How Allison used it (day‑trip experiment)
- Gave Gemini constraints (public transit, lunch, walk, laptop‑friendly coffee shop, home by 4:30).
- Ask Maps produced an itinerary: suggested restaurants/parks, transit timing, weather checks.
- Benefits:
- Saves time and cognitive effort stitching multiple Map searches into a single plan.
- Helpful for exploratory/recreational use — finds neighborhood spots, transit routes, practical timings.
- Particularly useful for non‑standard queries (e.g., kid‑friendly stops, “places with train views”).
Limitations and UX issues
- Personalization sometimes repeats places the user has already visited; Ask Maps doesn’t always respect or fully leverage past history/local knowledge.
- Exporting itineraries and integration with other tools (e.g., Google Docs or a multi‑stop navigation workflow) felt clumsy or incomplete.
- Interface choices around how much of your data/history it surfaces are still being worked out.
Privacy and broader concerns
- Ask Maps intensifies the location‑data tradeoff: more useful recommendations come from deeper knowledge of users’ movements and preferences.
- Users feel tension: the utility of Maps vs. unease about how much Google knows (location history, tagged photos, kids’ names via Google Photos).
- Allison’s take: she finds Ask Maps genuinely useful for certain use cases and is comfortable using it for exploratory plans, despite the privacy unease.
Hotline: e‑ink phones — practical verdict
- Idea: an e‑ink phone could slow down attention and cut social video consumption.
- Practical experiences and issues:
- Secondary e‑ink devices (or an “e‑ink mode” on a conventional phone) can be great for reading and battery life, but are hampered by:
- Slow refresh / visual artifacts; poor multimedia/camera experiences.
- App compatibility and general usability for day‑to‑day tasks (maps, websites, photos).
- The “mode switch” approach (make it intentionally harder to access distracting apps) may be more effective than a full e‑ink UI. Physical friction (a “brick” you must walk to, a hardware switch) often succeeds where software toggles fail.
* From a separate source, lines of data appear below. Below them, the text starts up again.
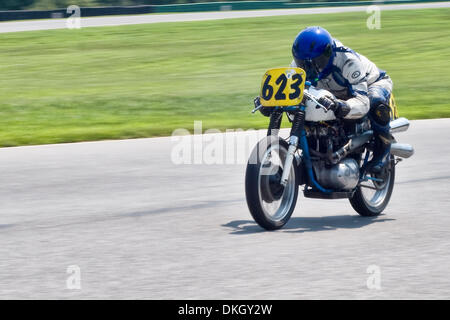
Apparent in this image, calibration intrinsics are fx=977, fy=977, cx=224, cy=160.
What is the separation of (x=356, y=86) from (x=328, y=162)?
0.67 meters

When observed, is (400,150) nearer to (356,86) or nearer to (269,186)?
(356,86)

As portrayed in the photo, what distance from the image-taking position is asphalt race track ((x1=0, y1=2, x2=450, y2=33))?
32.3 metres

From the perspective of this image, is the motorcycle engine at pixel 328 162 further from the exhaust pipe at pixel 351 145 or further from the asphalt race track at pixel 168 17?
the asphalt race track at pixel 168 17

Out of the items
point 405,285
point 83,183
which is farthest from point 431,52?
point 405,285

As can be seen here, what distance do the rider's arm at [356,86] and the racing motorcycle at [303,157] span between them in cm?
16

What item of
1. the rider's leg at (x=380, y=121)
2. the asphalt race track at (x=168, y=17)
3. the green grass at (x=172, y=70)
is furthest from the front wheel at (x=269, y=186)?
the asphalt race track at (x=168, y=17)

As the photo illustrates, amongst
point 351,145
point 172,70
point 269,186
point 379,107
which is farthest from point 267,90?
point 172,70

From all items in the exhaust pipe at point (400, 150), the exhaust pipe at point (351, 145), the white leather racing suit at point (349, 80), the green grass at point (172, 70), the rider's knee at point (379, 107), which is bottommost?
the green grass at point (172, 70)

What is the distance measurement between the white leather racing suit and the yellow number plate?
0.59 m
- Secondary e‑ink devices (or an “e‑ink mode” on a conventional phone) can be great for reading and battery life, but are hampered by:
- Conclusion: e‑ink phones are promising for a niche/secondary device role, but not yet a practical single‑phone replacement for most users.
Key takeaways
- Cookie banners have become a counterproductive permanent solution: they create superficial compliance and prevent real privacy innovation. Klonick argues removal would open space for better regulation and product designs.
- Ask Maps demonstrates a compelling, practical application of generative AI in location services — it saves planning time and surfaces experiences — but raises sharper privacy and personalization questions because it’s grounded in rich location and review data.
- E‑ink phones can help limit distractions as a secondary device or via increased friction, but hardware and UX limitations keep them from replacing mainstream smartphones today.
Actions & recommendations (for listeners)
- If you experience especially bad cookie banners, screenshot them and send them to the show (VergeCast hotline: 866‑VERGE‑11; email: vergecast@theverge.com) — the hosts want examples to “name and shame.”
- Try Ask Maps if you use Google Maps and want help planning multi‑stop or exploratory outings — it’s most useful for recreational planning and rapid itineraries.
- If you want to cut phone distractions, consider friction solutions (hardware or behavioral) in addition to software limits — full e‑ink replacements still have major tradeoffs.
Further context / follow ups in the episode
- The EU is actively rethinking parts of its data‑protection rules; cookie banners are on the table for simplification or removal.
- The episode ends with a call for listener questions about The Verge for an upcoming episode and thanks to guests and producers.